A photo of myself, in the living room of our old home on Hazel Street. To the left hand side, you can see the front door to our home. Note Dad’s “three-lock system.”
More Reflections on the Hazel Street Era
By Richard James Mabey Jr.
We lived on Hazel Street, in Clifton, from about the time I was a year old till I was just three years old. During this era, Dad worked as a truck driver for Moon Carrier. Back then, most little children did not go to daycare. In fact, for the most part, women stayed home to take care of household duties and to raise their children. In the early 1950’s; it was a different time, a different culture.
Since I was the oldest child in my family, I was an only child in my early years. For the most part, during the daytime, I would be alone while Mom cleaned house, washed dishes, washed clothes and cooked supper. Please remember that this was the era well before the women’s lib movement came into play. Back then, there was true honor in a woman taking care of the home front and devoting herself to raising her children.
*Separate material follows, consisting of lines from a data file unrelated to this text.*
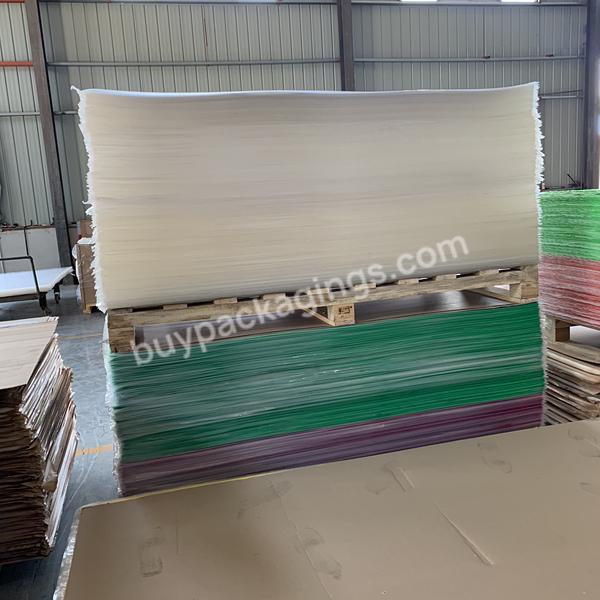 Acrylic Supplier Pmma Sheets/ Perspex Plastic Cast Acrylic Sheets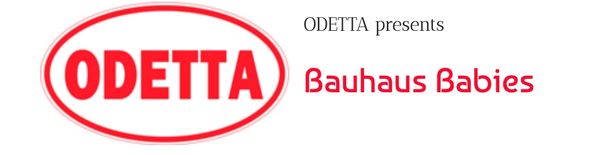 Bauhaus Babies exhibition at ODETTA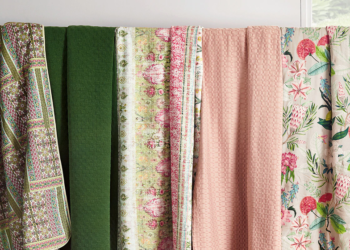 Renew the bedroom textiles with El Corte Inglés.  Now there are offers of up to 50% discount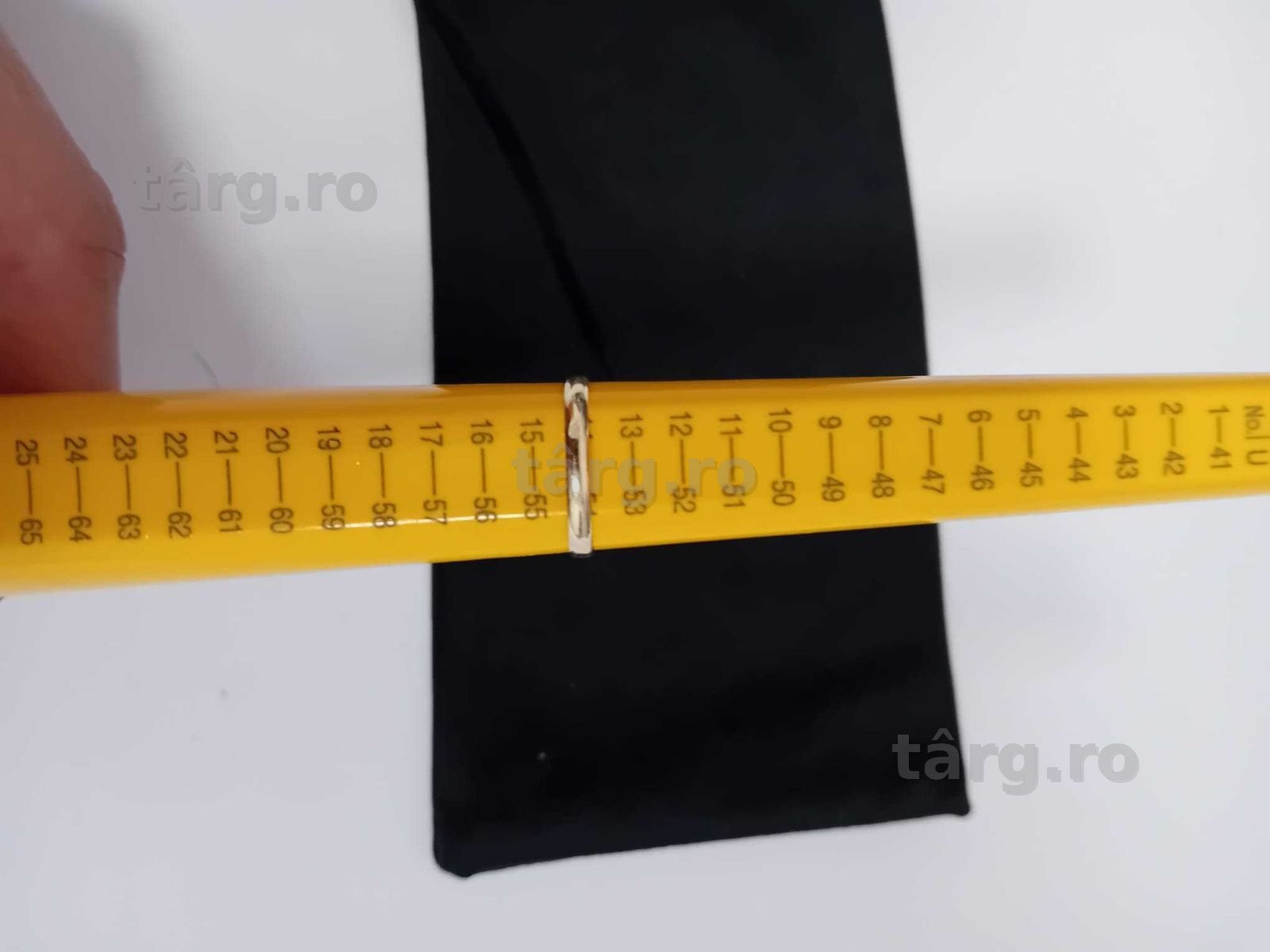 Inel aur 14k 1.54g [AG15 Gara 1 B34838.1] Garantie 2 ani! 3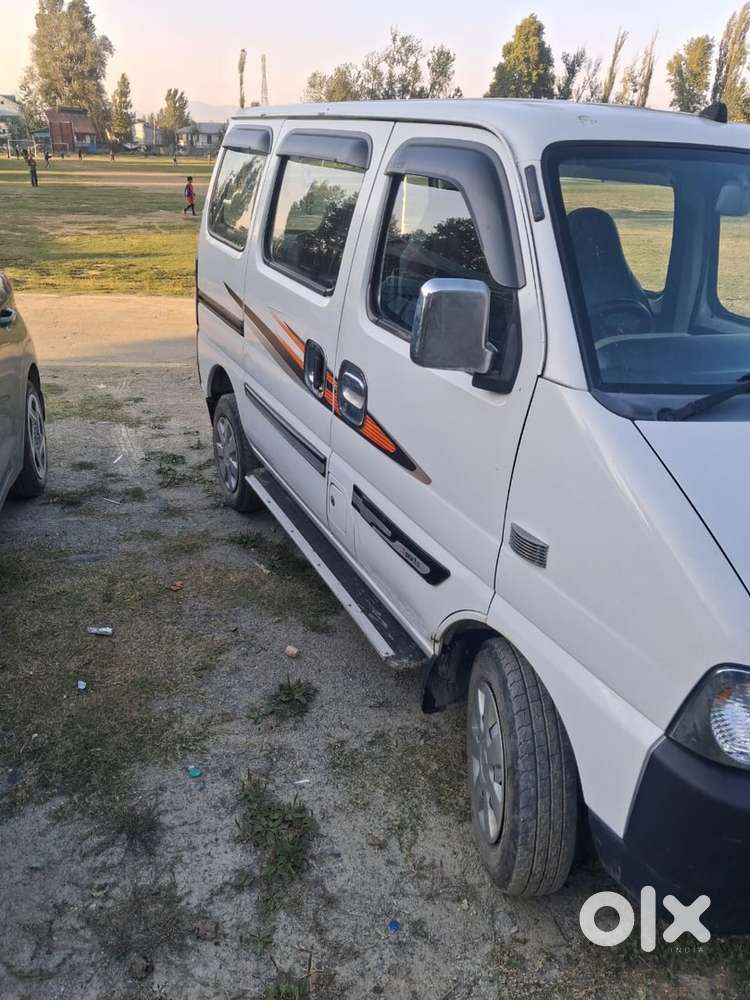 Maruti Suzuki Eeco 2019 Petrol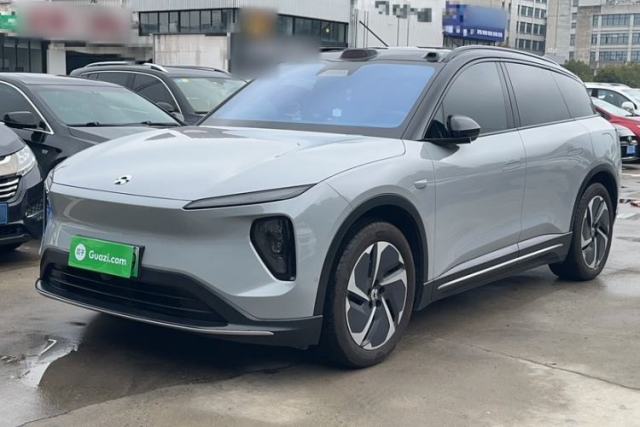 Used Nio ES6 2023 75 kWh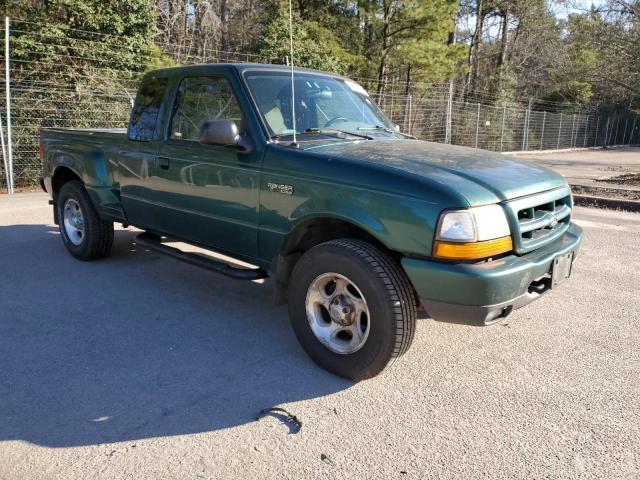 Photo 4 from auction – 2000 FORD RANGER SUP with VIN 1FTZR15X9YTA89005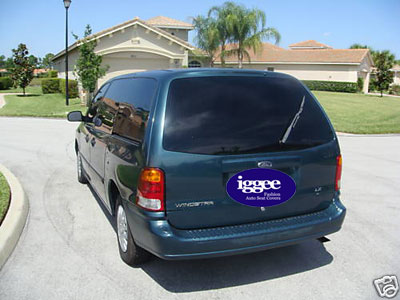 1999 Ford windstar bench seat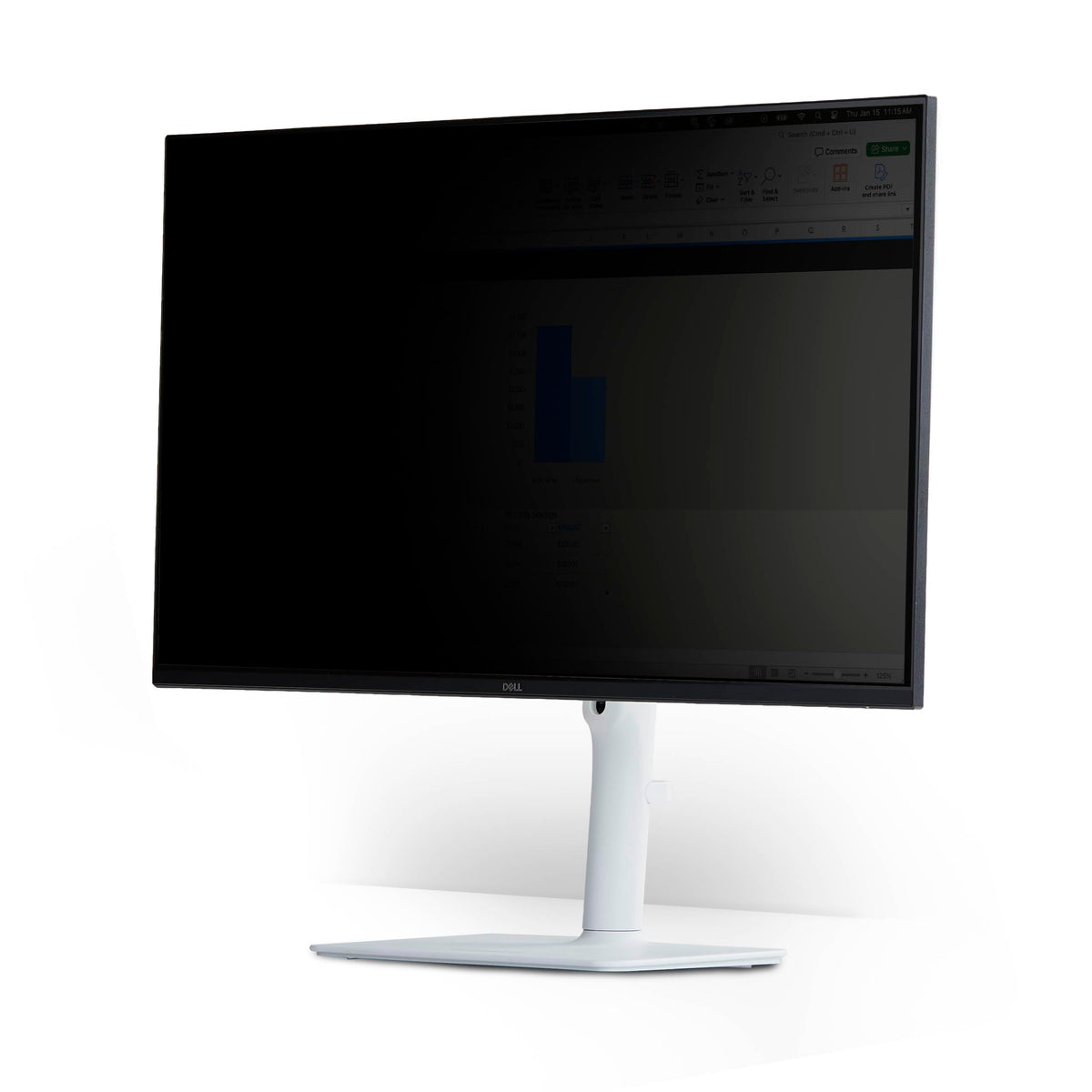 StarTech Magnetic Monitor Privacy Screen for 21.5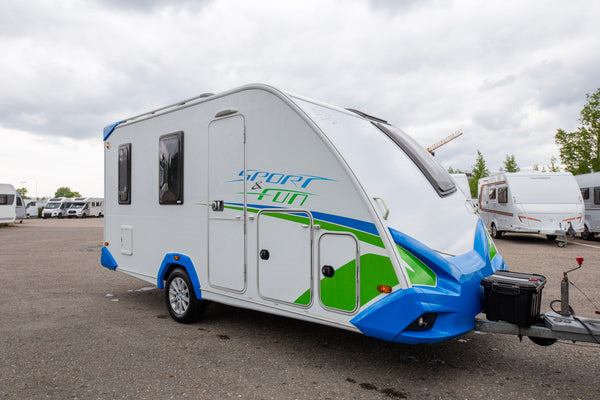 Knaus Sport & Fun - ProCaravan
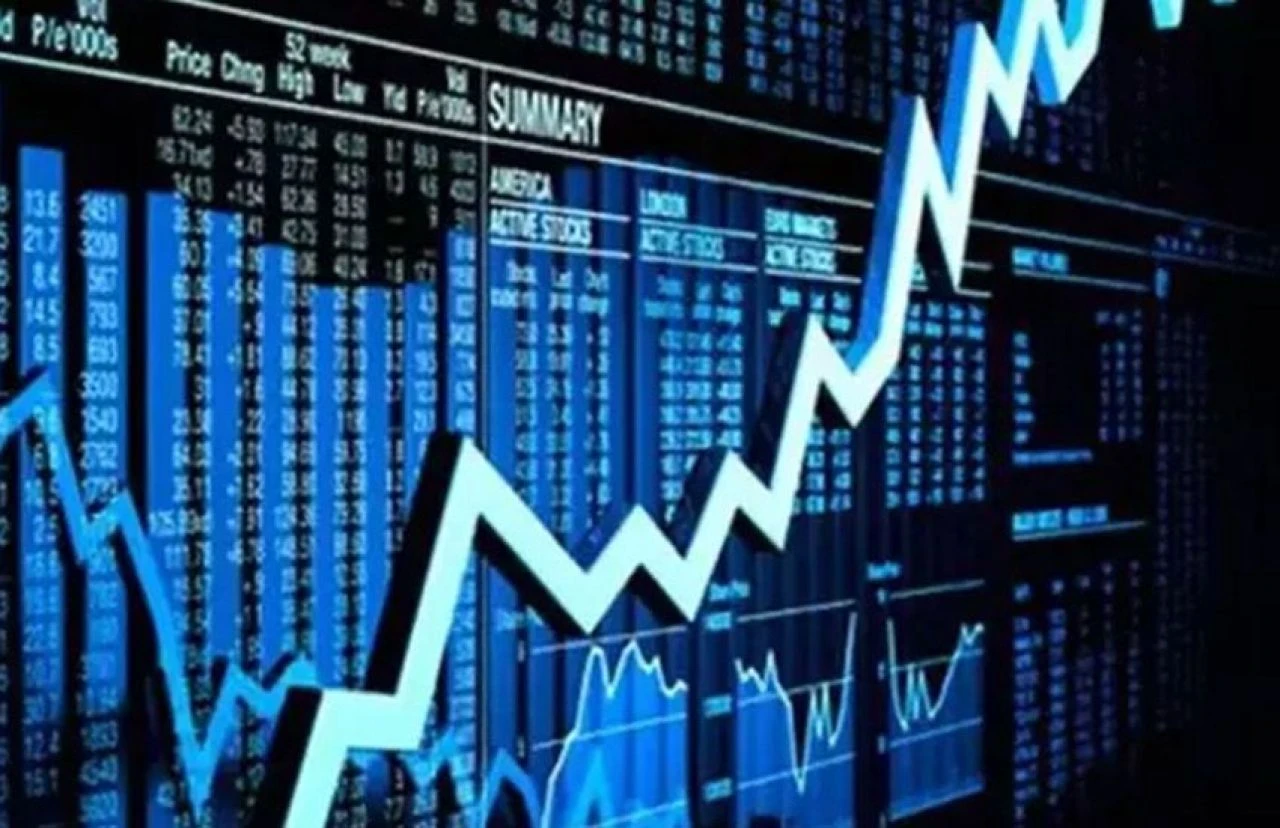 Borsalarda Noel rallisi bu yıl da hayal kırıklığına uğrattı - 3. Resim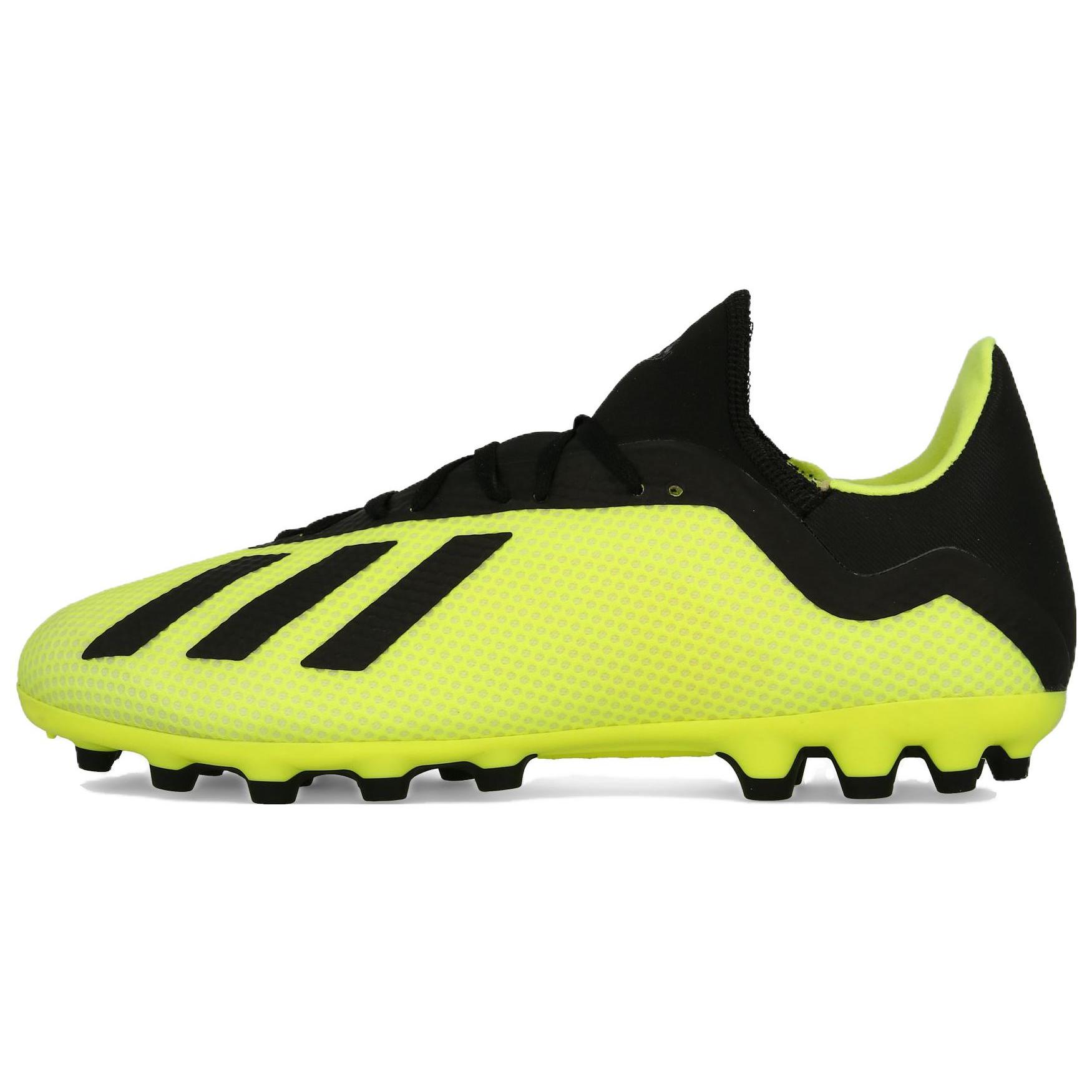 

Adidas X 18.3 Ag Solar Yellow Black AQ0707 41⅓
During my alone time, I would often sit on the couch in the living room. I remember this so very well. Every night, before falling asleep, Mom would read a bedtime story to me. Most of these stories were from my collection of Little Golden Books that I kept on my little bookcase in my bedroom. Well, the next day, I would “read” the very story that Mom had read to me the night before, to my little Teddy Bear. Of course I couldn’t read at the age of two or so. But what I remember doing is looking at the pictures and then retelling the story as I remembered how Mom had read to me the night before. I was a sensitive child with a vivid imagination.
The front door to our home on Hazel Street opened up to our living room. I remember Dad put in a “three-lock system” on our front door. The first lock, obviously was the keyhole underneath the door knob. The second lock was a dead bolt lock just above the door knob. Then, for added security, Dad put in a chain lock. Dad always stressed to Mom and I that we should always keep the chain lock in the locked position whenever we opened the door, when he wasn’t home. Our front door did not have a window in it. So, the chain lock gave you the chance to see who was at the front door and still have the door locked so that you could keep out someone that you didn’t want to come in.
Dad taught me a valuable lesson here. He taught me to be kind and friendly to people. Yet, be on guard against the “mean people” out there in the world. It’s a lesson that I remain grateful to my father for teaching me at such a young age.
I tend to be a shy person. I tend to be introspective. I love the time to be alone; to think, to read and to write. I think that the hours that I spent by myself, as a little boy, “reading” stories to my little Teddy Bear, played a big role in my personality development. I am convinced that the good Lord was using that time to give me the opportunity to develop my basic skills to be a story teller, to be a writer.
For the most part, our home was a quiet home. Mom didn’t really play the television that much during the day. And, Mom rarely played the radio. I think that created an environment for me to become lost in my own thoughts and imagination. If the radio or television had been on a lot during the day, I think it may have distracted me from being able to get in tune with my creative imagination. Particularly during the time that I took each day to “read” stories to my little Teddy Bear.
We all develop our personality in different ways. I think that the good Lord blessed me with an early childhood that played a big role in developing my creative spirit and imaginative mind, in order to love to write stories. I was dearly blessed to have a loving mother and a strong father to guide in my early childhood years.